◆ EXCERPT PROVIDED ◆
+--

After reading this forum and numerous research articles day in day out now for years I have come to a simple deduction about longterm outcome measures in the treatment of Low Back Pain (and maybe other pains as well).

If we look at all the research it is clear to say that back pain is a normal condition. It appears at some time or another in most of us during working age. The jobs has little to do with it as it happens in workers, tribal communities and non-workers alike with little to no relationship to the "work" being performed. Psychosocial factors, moral, homelife etc does however show much more statistic relevance.

Alophysio recently noted when commenting on a knife wound that you could take a pain killer and, when that wore off, take another. Eventually the body heals underneath and you don't need to take the pain killer anymore. The point is the pain killer did not cure the problem. The body did. What the pain killer did was resolve you symptoms quickly and effectively letting you get on with it.

So what of longterm outcomes? The body for the most part heals itself. So won't most groups placebo or not be the same the longer we follw them up? The answer for the most part is YES.

+--

◆ DATA LISTING ◆

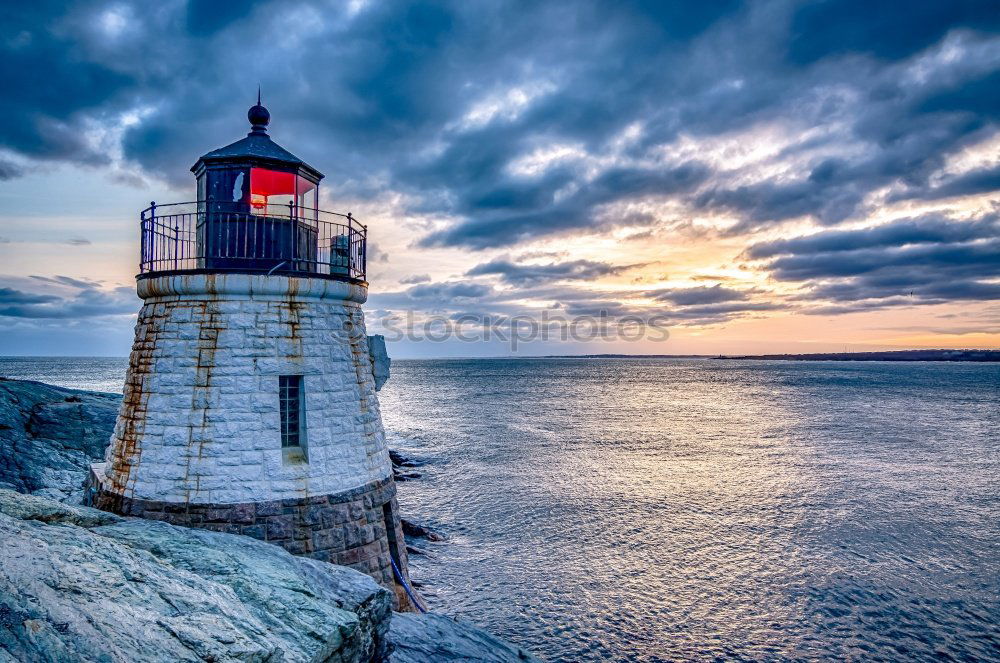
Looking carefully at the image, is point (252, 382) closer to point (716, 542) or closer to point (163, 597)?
point (163, 597)

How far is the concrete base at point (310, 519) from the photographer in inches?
350

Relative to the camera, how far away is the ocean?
14953mm

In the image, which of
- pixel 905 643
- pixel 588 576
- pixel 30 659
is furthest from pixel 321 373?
pixel 905 643

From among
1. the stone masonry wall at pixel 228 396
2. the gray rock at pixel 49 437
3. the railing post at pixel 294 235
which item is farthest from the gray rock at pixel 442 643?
the gray rock at pixel 49 437

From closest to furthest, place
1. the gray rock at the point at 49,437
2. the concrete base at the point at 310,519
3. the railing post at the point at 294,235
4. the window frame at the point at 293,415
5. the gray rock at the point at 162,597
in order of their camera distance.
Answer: the gray rock at the point at 162,597
the concrete base at the point at 310,519
the window frame at the point at 293,415
the railing post at the point at 294,235
the gray rock at the point at 49,437

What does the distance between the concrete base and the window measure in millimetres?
973

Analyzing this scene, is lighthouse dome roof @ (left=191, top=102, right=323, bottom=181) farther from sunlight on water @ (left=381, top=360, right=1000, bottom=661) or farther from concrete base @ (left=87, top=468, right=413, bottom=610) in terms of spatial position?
sunlight on water @ (left=381, top=360, right=1000, bottom=661)

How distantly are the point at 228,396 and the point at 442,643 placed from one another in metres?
5.26

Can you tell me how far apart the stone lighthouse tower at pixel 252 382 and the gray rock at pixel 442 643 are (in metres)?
0.92

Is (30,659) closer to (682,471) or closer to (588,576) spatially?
(588,576)

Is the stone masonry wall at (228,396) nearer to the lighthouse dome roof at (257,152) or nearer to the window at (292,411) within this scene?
the window at (292,411)

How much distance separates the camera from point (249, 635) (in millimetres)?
4898

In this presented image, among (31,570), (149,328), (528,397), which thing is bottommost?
(528,397)

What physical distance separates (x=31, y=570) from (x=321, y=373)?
18.6 ft
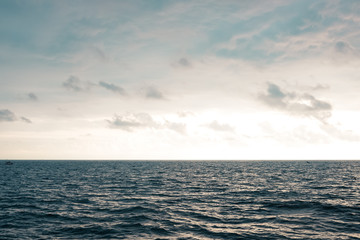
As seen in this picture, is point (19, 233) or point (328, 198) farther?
point (328, 198)

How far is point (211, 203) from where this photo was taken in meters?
40.2

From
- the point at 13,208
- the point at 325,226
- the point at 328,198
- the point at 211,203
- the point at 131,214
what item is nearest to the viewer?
the point at 325,226

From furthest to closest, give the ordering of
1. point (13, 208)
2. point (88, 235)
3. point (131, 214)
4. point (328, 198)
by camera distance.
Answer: point (328, 198), point (13, 208), point (131, 214), point (88, 235)

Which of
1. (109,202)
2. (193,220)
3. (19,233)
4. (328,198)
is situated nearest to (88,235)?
(19,233)

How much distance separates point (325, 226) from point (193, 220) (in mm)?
14051

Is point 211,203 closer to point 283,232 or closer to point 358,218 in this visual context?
point 283,232

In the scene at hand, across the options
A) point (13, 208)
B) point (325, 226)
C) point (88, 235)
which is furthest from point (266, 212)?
point (13, 208)

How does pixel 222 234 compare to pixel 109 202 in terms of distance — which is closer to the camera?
pixel 222 234

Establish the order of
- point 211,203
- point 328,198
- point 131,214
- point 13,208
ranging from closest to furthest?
point 131,214 → point 13,208 → point 211,203 → point 328,198

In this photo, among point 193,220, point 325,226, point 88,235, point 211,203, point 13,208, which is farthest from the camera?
point 211,203

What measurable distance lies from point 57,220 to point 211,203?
69.8ft

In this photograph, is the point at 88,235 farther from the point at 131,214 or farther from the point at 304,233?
the point at 304,233

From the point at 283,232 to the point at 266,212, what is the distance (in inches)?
331

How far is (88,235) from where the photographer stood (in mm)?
24969
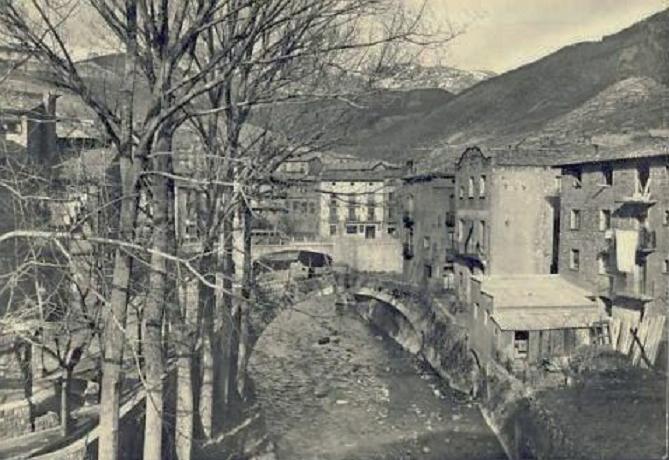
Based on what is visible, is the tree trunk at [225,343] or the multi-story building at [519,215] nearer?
the tree trunk at [225,343]

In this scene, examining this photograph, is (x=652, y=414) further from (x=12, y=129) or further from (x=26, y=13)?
(x=12, y=129)

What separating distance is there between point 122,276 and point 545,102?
123 m

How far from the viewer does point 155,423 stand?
33.5ft

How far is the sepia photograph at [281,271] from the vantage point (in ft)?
30.0

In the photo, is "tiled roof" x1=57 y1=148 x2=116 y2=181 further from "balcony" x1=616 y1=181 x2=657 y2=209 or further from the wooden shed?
A: "balcony" x1=616 y1=181 x2=657 y2=209

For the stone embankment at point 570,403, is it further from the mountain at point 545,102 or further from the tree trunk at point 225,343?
the mountain at point 545,102

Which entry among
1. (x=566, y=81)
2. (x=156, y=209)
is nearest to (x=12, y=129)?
(x=156, y=209)

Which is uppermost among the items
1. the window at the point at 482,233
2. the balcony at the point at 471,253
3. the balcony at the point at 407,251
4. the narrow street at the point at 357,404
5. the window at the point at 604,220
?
the window at the point at 604,220

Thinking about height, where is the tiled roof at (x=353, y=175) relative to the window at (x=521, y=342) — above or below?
above

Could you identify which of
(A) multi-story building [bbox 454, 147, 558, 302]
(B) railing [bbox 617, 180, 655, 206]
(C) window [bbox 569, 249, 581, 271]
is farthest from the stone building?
(A) multi-story building [bbox 454, 147, 558, 302]

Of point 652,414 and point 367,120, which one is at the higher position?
point 367,120

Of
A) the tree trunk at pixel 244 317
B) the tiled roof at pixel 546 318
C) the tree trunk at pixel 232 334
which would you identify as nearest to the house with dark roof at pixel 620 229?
the tiled roof at pixel 546 318

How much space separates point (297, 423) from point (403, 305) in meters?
14.3

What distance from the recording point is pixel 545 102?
123000mm
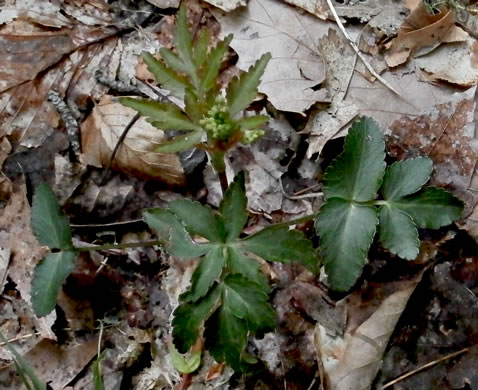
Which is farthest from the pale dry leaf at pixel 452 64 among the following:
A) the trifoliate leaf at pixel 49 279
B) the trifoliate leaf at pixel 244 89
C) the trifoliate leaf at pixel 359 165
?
the trifoliate leaf at pixel 49 279

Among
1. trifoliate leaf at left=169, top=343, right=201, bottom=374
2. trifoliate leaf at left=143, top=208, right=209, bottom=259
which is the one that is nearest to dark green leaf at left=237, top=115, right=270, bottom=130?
trifoliate leaf at left=143, top=208, right=209, bottom=259

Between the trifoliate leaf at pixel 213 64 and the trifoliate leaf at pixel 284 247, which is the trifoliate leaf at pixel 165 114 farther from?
the trifoliate leaf at pixel 284 247

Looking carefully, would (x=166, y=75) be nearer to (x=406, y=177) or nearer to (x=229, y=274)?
(x=229, y=274)

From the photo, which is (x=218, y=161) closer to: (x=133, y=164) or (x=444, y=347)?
(x=133, y=164)

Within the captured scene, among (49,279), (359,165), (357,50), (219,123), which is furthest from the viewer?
(357,50)

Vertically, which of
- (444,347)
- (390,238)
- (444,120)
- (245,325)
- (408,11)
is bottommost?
(444,347)

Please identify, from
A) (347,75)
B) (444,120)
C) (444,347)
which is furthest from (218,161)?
(444,347)

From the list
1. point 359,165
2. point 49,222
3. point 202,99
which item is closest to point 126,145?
point 49,222
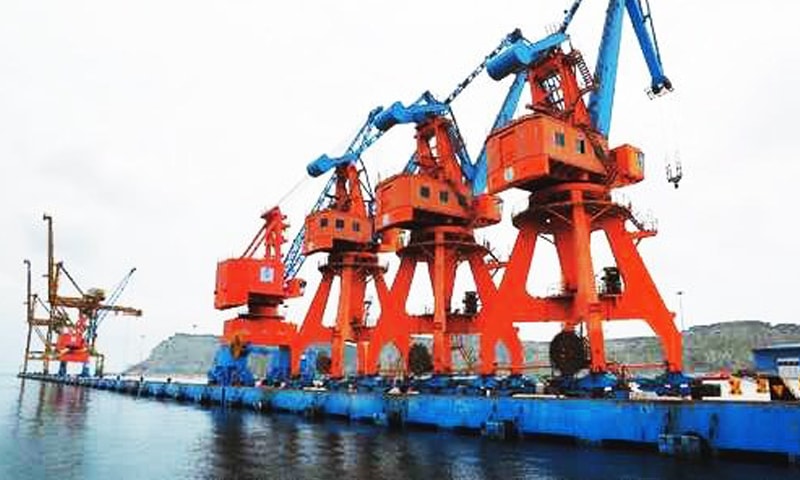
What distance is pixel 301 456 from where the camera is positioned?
2423 centimetres

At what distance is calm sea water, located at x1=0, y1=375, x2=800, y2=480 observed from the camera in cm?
2000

+--

◆ TASKS AND EXERCISES ◆
- A) Transcribe the stretch of the forum post on low back pain from "If we look at" through "on with it.".
- B) For each statement, say whether it agrees with the forum post on low back pain, answering yes or no and quoting the deciding words: (i) The kind of work a person does has little bearing on back pain. (ii) Back pain is described as an unusual condition. (iii) The pain killer is what cured the knife wound problem.
- C) In the forum post on low back pain, who commented on a knife wound and the use of pain killers?
Nothing in the records is needed for the work here.

◆ SOLUTIONS IN ORDER ◆
- A)
If we look at all the research it is clear to say that back pain is a normal condition. It appears at some time or another in most of us during working age. The jobs has little to do with it as it happens in workers, tribal communities and non-workers alike with little to no relationship to the "work" being performed. Psychosocial factors, moral, homelife etc does however show much more statistic relevance.

Alophysio recently noted when commenting on a knife wound that you could take a pain killer and, when that wore off, take another. Eventually the body heals underneath and you don't need to take the pain killer anymore. The point is the pain killer did not cure the problem. The body did. What the pain killer did was resolve you symptoms quickly and effectively letting you get on with it.

- B) (i) Yes: "with little to no relationship to the "work" being performed". (ii) No: "back pain is a normal condition". (iii) No: "The point is the pain killer did not cure the problem. The body did."

- C) Alophysio.